### Given problem
Restate all the material verbatim, except for the pictures.
— Begin —
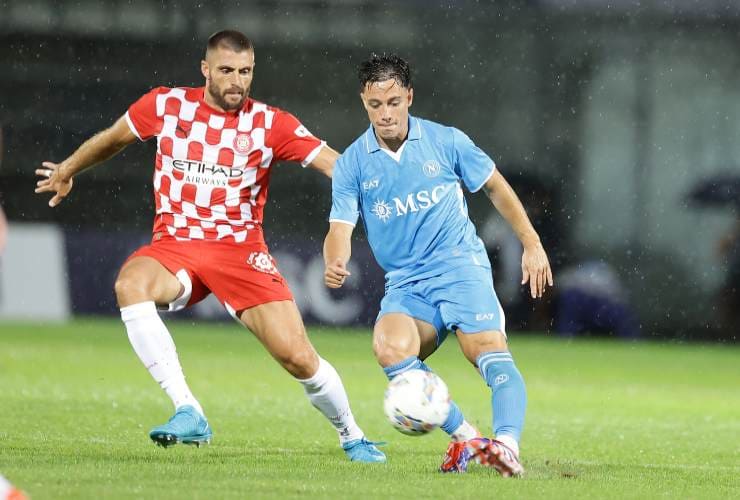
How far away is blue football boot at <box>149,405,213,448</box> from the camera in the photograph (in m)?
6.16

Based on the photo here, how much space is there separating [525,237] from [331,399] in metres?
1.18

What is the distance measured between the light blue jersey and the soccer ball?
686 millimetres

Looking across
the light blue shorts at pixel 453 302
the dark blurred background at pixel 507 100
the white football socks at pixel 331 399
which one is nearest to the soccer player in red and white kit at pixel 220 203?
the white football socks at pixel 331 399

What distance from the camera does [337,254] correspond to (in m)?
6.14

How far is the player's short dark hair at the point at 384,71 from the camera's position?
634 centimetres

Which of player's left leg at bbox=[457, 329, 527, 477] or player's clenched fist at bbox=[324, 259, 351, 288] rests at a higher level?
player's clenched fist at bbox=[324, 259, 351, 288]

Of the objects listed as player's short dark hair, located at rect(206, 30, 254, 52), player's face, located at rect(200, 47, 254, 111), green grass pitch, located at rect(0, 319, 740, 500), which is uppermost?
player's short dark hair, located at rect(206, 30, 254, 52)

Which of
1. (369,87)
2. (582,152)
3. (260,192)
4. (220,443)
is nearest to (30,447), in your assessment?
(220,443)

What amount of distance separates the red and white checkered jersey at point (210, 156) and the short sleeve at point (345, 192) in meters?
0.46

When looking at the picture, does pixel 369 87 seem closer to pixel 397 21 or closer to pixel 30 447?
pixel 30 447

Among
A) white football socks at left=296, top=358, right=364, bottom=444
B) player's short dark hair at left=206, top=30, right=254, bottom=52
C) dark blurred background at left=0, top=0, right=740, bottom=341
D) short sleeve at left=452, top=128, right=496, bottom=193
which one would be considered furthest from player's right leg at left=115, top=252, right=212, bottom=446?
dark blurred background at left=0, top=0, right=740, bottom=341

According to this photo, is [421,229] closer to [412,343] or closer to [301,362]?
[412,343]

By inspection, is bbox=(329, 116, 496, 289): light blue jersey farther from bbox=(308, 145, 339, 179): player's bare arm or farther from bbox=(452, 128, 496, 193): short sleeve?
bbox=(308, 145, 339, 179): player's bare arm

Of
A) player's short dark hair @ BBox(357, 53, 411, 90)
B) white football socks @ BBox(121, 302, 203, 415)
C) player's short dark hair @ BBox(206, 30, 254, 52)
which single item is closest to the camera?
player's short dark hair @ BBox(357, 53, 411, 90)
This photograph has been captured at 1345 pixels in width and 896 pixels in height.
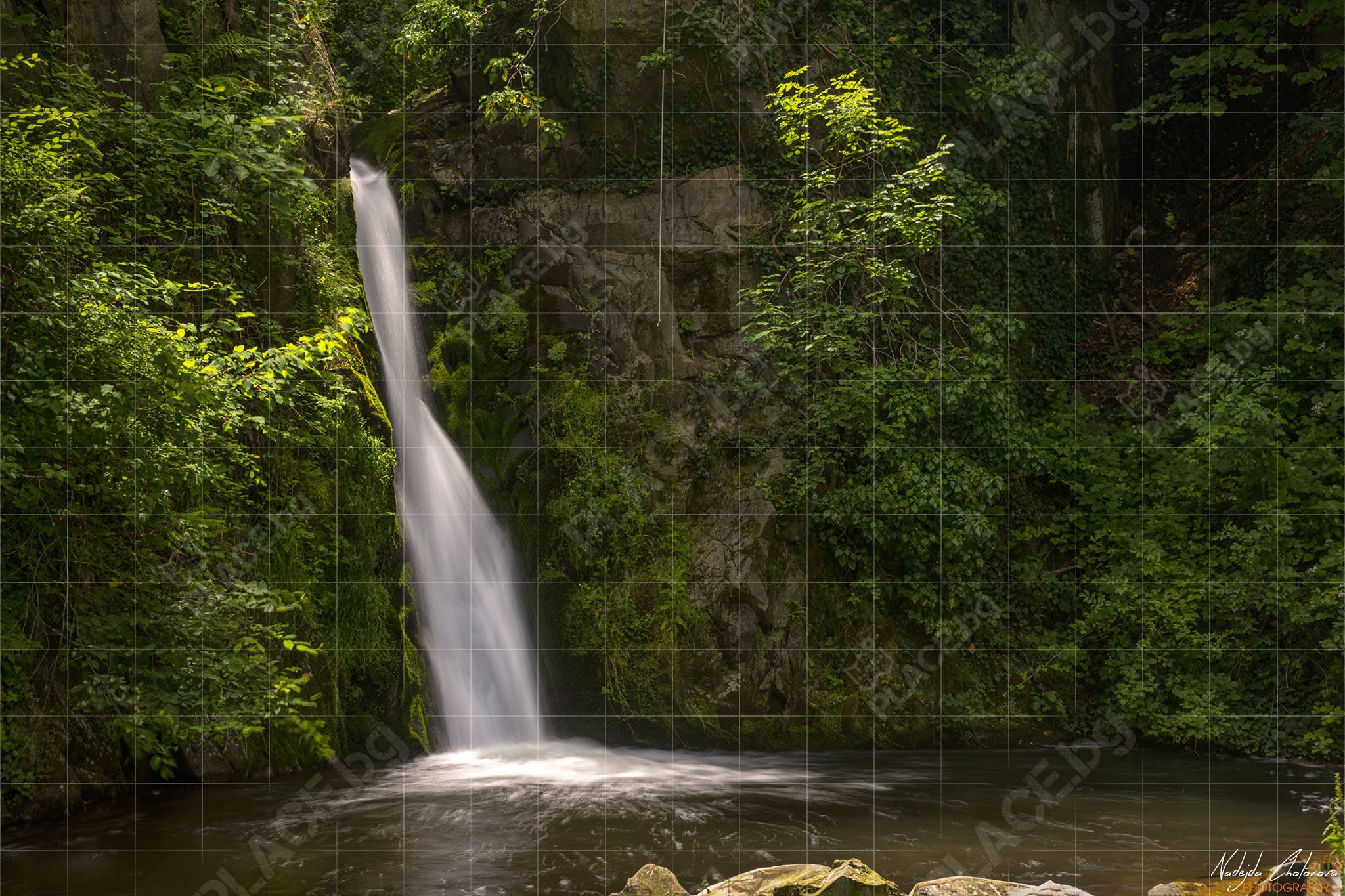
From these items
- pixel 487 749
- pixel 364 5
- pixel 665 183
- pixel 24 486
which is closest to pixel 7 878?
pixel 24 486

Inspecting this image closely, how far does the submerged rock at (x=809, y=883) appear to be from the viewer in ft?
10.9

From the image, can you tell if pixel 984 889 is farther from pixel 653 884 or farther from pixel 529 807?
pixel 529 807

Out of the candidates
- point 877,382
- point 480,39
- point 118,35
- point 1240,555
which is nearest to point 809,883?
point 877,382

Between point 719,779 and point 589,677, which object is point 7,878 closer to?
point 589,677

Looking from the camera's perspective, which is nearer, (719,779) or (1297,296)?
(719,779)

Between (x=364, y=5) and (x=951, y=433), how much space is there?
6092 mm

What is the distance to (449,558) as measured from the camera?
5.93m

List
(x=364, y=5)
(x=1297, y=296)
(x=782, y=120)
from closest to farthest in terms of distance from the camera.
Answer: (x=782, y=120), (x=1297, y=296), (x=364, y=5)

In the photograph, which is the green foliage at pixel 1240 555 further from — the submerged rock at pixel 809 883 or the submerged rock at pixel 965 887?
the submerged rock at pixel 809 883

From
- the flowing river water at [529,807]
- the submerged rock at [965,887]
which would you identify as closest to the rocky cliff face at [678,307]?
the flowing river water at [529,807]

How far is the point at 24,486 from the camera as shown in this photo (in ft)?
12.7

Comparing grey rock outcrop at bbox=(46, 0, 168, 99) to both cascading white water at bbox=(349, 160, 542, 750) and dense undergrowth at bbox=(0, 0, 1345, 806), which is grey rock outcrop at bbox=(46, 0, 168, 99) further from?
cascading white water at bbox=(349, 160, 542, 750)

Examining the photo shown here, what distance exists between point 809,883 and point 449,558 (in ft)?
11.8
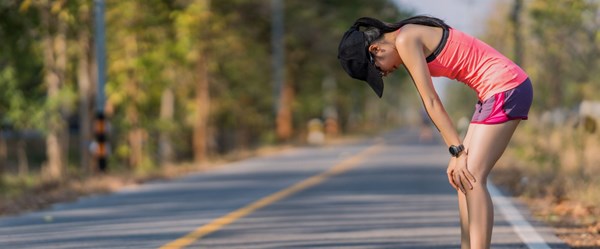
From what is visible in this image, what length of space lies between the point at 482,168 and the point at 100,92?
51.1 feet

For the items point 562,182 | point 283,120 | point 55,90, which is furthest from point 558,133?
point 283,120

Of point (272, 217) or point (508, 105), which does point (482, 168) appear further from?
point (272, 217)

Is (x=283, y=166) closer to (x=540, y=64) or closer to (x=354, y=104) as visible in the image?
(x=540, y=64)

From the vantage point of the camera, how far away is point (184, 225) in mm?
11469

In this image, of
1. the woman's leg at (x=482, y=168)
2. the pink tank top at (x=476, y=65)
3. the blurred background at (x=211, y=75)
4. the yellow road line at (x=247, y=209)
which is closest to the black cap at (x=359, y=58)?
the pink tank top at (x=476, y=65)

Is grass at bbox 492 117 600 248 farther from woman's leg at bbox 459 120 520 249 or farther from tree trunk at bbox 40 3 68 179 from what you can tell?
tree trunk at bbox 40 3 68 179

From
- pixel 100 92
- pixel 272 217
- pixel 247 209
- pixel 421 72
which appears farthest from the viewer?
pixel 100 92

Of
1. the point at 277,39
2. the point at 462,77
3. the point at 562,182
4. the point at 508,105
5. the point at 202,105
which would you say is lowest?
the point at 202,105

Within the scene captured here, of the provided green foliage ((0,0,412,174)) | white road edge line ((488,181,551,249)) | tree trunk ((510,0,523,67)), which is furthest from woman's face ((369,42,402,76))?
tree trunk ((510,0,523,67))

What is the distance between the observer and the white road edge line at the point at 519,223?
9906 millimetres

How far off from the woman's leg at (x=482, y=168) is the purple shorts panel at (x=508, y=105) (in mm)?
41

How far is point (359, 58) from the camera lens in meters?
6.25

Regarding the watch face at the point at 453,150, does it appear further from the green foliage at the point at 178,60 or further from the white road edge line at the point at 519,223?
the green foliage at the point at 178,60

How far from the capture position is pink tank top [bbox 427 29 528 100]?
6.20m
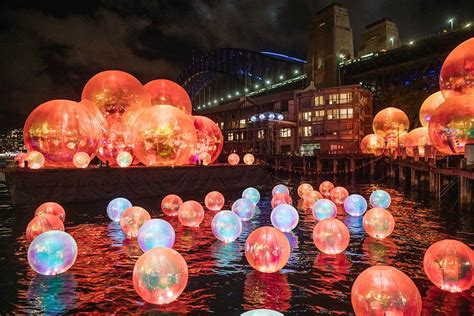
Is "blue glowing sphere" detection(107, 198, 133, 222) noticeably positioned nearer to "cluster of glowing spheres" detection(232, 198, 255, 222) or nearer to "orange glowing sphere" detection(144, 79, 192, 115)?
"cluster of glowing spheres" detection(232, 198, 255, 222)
— End —
### Answer to the exercise
How far away is blue football boot at <box>149,405,213,448</box> from the camera in the photograph (in m)?
6.16

Based on the photo here, how much space is there separating [525,237] from [331,399] in metres?
1.18

What is the distance measured between the light blue jersey and the soccer ball?
686 millimetres

Looking across
the light blue shorts at pixel 453 302
the dark blurred background at pixel 507 100
the white football socks at pixel 331 399
which one is nearest to the soccer player in red and white kit at pixel 220 203?
the white football socks at pixel 331 399

What distance from the camera does [337,254] correspond to (in m)?
6.14

How far is the player's short dark hair at the point at 384,71 from the camera's position?
634 centimetres

Which of player's left leg at bbox=[457, 329, 527, 477] or player's clenched fist at bbox=[324, 259, 351, 288] rests at a higher level?
player's clenched fist at bbox=[324, 259, 351, 288]

Of the objects listed as player's short dark hair, located at rect(206, 30, 254, 52), player's face, located at rect(200, 47, 254, 111), green grass pitch, located at rect(0, 319, 740, 500), which is uppermost?
player's short dark hair, located at rect(206, 30, 254, 52)

Which of
1. (369,87)
2. (582,152)
3. (260,192)
4. (220,443)
is nearest to (30,447), in your assessment?
(220,443)

What amount of distance separates the red and white checkered jersey at point (210, 156) and the short sleeve at point (345, 192) in meters?
0.46

When looking at the picture, does pixel 369 87 seem closer to pixel 397 21 or closer to pixel 30 447?
pixel 30 447

Among
A) white football socks at left=296, top=358, right=364, bottom=444
B) player's short dark hair at left=206, top=30, right=254, bottom=52
C) dark blurred background at left=0, top=0, right=740, bottom=341
D) short sleeve at left=452, top=128, right=496, bottom=193
which one would be considered furthest from player's right leg at left=115, top=252, right=212, bottom=446?
dark blurred background at left=0, top=0, right=740, bottom=341

According to this photo, is [421,229] closer to [412,343] or closer to [301,362]?
[412,343]

By inspection, is bbox=(329, 116, 496, 289): light blue jersey farther from bbox=(308, 145, 339, 179): player's bare arm or farther from bbox=(452, 128, 496, 193): short sleeve?
bbox=(308, 145, 339, 179): player's bare arm

Of
A) player's short dark hair @ BBox(357, 53, 411, 90)
B) white football socks @ BBox(121, 302, 203, 415)
C) player's short dark hair @ BBox(206, 30, 254, 52)
which single item is closest to the camera?
player's short dark hair @ BBox(357, 53, 411, 90)
This photograph has been captured at 1345 pixels in width and 896 pixels in height.
From these items
- pixel 487 749
- pixel 364 5
- pixel 665 183
- pixel 24 486
which is closest to pixel 7 878?
pixel 24 486

Inspecting this image closely, how far does the submerged rock at (x=809, y=883) appear to be from the viewer in ft?
10.9

From the image, can you tell if pixel 984 889 is farther from pixel 653 884 or farther from pixel 529 807?
pixel 529 807

Out of the candidates
- point 877,382
- point 480,39
- point 118,35
- point 1240,555
which is nearest to point 809,883?
point 877,382

Between point 719,779 and point 589,677, which object is point 7,878 closer to?
point 589,677

Looking from the camera's perspective, which is nearer, (719,779) or (1297,296)?
(719,779)

Between (x=364, y=5) and (x=951, y=433), how much space is there?
6092 mm

What is the distance to (449,558) as measured from the camera?
5.93m

List
(x=364, y=5)
(x=1297, y=296)
(x=782, y=120)
from closest to farthest in terms of distance from the camera.
Answer: (x=782, y=120), (x=1297, y=296), (x=364, y=5)

In the photograph, which is the green foliage at pixel 1240 555 further from — the submerged rock at pixel 809 883 or the submerged rock at pixel 965 887?
the submerged rock at pixel 809 883

From
- the flowing river water at [529,807]
- the submerged rock at [965,887]
which would you identify as closest to the rocky cliff face at [678,307]?
the flowing river water at [529,807]

How far is the point at 24,486 from the camera as shown in this photo (in ft)?
12.7

Comparing grey rock outcrop at bbox=(46, 0, 168, 99) to both cascading white water at bbox=(349, 160, 542, 750) and dense undergrowth at bbox=(0, 0, 1345, 806), which is grey rock outcrop at bbox=(46, 0, 168, 99) further from?
cascading white water at bbox=(349, 160, 542, 750)

Examining the photo shown here, what distance exists between point 809,883 and point 449,558 (in ft)?
11.8
From what is visible in this image, what length of space lies between the point at 482,168 and the point at 100,92?
51.1 feet

For the items point 562,182 | point 283,120 | point 55,90, which is furthest from point 558,133?
point 283,120

Of point (272, 217) or point (508, 105), which does point (482, 168) appear further from?
point (272, 217)

Is (x=283, y=166) closer to (x=540, y=64) or closer to (x=354, y=104) as visible in the image?
(x=540, y=64)

From the vantage point of the camera, how far away is point (184, 225) in mm?
11469

In this image, of
1. the woman's leg at (x=482, y=168)
2. the pink tank top at (x=476, y=65)
3. the blurred background at (x=211, y=75)
4. the yellow road line at (x=247, y=209)
which is closest to the black cap at (x=359, y=58)?
the pink tank top at (x=476, y=65)

Is grass at bbox 492 117 600 248 farther from woman's leg at bbox 459 120 520 249 or farther from tree trunk at bbox 40 3 68 179 from what you can tell?
tree trunk at bbox 40 3 68 179

From
- pixel 100 92
- pixel 272 217
- pixel 247 209
- pixel 421 72
which appears farthest from the viewer?
pixel 100 92

Of
1. the point at 277,39
2. the point at 462,77
3. the point at 562,182
4. the point at 508,105
5. the point at 202,105
which would you say is lowest?
the point at 202,105

Within the scene captured here, of the provided green foliage ((0,0,412,174)) | white road edge line ((488,181,551,249)) | tree trunk ((510,0,523,67)), which is furthest from woman's face ((369,42,402,76))?
tree trunk ((510,0,523,67))

What is the distance between the observer and the white road edge line at the point at 519,223?
9906 millimetres

How far off from the woman's leg at (x=482, y=168) is the purple shorts panel at (x=508, y=105) (in mm)?
41

How far is point (359, 58) from the camera lens in meters?
6.25

Regarding the watch face at the point at 453,150, does it appear further from the green foliage at the point at 178,60 or further from the white road edge line at the point at 519,223?
the green foliage at the point at 178,60

How far from the capture position is pink tank top [bbox 427 29 528 100]?
6.20m
Is "blue glowing sphere" detection(107, 198, 133, 222) noticeably positioned nearer to "cluster of glowing spheres" detection(232, 198, 255, 222) or nearer to "orange glowing sphere" detection(144, 79, 192, 115)?
"cluster of glowing spheres" detection(232, 198, 255, 222)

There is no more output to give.